Questa è una storia vera, di altri tempi, e raccontata oggi fa sorridere. Erano gli anni Cinquanta del secolo scorso. In un borgo solitario dell'appennino tosco-emiliano, un vecchio era tornato dall'Argentina. Certamente non aveva trovato fortuna. Parlava ancora il dialetto con qualche difficoltà, e lo chiamavano l'Argentino. Sistemò in qualche modo la vecchia casa, ormai in condizioni disastrose. Sradicò ortiche, erbacce e sterpaglie da un fazzoletto di terra, dove fece un orto. Aggiustò una vecchia panca e una sedia, e le portò sul portico. Sulla sedia mise un grammofono, e, prima del tramonto, era solito sedere con il gatto sulle ginocchia, mentre ascoltava un tango.

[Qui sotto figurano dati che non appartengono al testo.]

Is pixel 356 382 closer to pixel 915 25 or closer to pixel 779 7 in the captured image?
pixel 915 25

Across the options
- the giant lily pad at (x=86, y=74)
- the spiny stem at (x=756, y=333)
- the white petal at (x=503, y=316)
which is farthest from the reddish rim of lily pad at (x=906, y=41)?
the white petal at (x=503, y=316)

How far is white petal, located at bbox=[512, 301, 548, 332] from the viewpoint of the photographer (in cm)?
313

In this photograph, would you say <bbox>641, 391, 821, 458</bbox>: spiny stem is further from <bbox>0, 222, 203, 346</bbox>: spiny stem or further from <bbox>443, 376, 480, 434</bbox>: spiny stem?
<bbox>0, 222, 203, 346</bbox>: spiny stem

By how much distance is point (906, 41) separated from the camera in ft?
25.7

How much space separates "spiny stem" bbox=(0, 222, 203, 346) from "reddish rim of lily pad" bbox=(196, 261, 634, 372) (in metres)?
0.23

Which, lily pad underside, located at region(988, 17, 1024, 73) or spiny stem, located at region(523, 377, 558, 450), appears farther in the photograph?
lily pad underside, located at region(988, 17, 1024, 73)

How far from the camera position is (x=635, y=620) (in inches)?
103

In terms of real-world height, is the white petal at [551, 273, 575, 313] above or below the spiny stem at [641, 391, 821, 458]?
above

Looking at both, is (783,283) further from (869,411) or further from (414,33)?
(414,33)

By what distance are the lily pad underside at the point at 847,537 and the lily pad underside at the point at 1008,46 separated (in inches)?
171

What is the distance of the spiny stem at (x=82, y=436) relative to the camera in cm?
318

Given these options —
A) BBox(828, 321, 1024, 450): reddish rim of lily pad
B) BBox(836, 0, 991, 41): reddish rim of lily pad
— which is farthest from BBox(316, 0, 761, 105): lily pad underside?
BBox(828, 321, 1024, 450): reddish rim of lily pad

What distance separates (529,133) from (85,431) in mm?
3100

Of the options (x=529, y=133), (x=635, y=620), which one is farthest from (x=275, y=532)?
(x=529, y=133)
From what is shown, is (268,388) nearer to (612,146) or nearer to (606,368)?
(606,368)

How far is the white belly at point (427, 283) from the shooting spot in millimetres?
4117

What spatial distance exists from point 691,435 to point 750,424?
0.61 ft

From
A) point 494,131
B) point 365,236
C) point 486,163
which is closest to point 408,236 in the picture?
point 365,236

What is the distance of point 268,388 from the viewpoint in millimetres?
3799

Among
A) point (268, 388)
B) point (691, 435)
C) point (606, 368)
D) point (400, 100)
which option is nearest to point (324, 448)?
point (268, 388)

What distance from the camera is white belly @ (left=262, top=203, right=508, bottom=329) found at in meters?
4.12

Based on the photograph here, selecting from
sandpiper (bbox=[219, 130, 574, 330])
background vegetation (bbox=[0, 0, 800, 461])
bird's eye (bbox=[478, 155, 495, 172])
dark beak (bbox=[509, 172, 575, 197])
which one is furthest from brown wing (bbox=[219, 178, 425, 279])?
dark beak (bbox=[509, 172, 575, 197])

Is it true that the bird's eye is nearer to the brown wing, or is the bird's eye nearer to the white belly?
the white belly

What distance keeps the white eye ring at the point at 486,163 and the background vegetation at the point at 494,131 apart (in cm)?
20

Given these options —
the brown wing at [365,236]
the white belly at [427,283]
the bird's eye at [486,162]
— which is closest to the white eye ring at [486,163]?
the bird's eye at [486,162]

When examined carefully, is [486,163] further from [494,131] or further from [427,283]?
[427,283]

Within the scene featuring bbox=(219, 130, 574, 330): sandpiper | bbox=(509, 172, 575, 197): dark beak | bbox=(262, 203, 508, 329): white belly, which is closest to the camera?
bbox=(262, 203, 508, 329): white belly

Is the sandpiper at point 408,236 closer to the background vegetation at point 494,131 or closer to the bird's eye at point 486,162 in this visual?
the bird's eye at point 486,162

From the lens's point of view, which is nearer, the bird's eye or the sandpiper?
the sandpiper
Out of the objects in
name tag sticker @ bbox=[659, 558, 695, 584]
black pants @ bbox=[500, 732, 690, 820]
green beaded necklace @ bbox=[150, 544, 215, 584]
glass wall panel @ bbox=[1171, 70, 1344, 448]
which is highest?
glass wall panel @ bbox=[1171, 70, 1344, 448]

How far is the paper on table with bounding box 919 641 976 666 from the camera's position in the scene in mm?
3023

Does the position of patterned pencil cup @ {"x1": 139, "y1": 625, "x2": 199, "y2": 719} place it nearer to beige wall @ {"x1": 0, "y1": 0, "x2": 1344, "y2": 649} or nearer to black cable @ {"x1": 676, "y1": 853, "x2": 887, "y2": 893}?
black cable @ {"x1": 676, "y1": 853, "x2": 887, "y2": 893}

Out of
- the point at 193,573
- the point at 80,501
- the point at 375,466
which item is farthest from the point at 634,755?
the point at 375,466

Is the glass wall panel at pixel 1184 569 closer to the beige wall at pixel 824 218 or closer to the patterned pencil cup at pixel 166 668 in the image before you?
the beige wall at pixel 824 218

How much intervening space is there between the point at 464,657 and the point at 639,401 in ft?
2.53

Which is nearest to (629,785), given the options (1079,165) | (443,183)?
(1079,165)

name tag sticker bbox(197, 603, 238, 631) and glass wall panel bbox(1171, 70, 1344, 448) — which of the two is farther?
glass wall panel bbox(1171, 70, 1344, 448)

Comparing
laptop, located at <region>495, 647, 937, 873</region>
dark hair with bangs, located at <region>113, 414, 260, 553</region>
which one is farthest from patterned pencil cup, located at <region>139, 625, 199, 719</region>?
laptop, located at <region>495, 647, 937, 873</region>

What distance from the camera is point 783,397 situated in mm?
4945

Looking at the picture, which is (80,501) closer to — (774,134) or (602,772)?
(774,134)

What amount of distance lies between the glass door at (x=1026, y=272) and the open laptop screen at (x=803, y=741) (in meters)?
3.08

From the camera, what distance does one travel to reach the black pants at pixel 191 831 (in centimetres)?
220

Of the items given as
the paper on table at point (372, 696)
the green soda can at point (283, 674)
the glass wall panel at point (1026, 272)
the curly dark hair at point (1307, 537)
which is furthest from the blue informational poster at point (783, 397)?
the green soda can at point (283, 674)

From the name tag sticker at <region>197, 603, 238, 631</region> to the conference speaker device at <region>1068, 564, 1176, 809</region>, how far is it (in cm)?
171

Io ero un bambino, e sia lui che il gatto si affezionarono a me. Il vecchio ascoltava e rispondeva alle mie domande, con pazienza e interesse.
Quell'uomo era arrivato in silenzio e in silenzio se ne andò in un giorno d'estate, quando il sole è duro a morire. Al tramonto, arrivò il curato del paese per recitare il rosario. Io ero sul portico con il gatto, che non mi abbandonava. Qualcuno chiese al curato se fosse possibile ascoltare un tango, o se fosse peccato; il prete rispose che era possibile e si fermò ad ascoltare.
A me rimase il gatto e il ricordo di quel tango.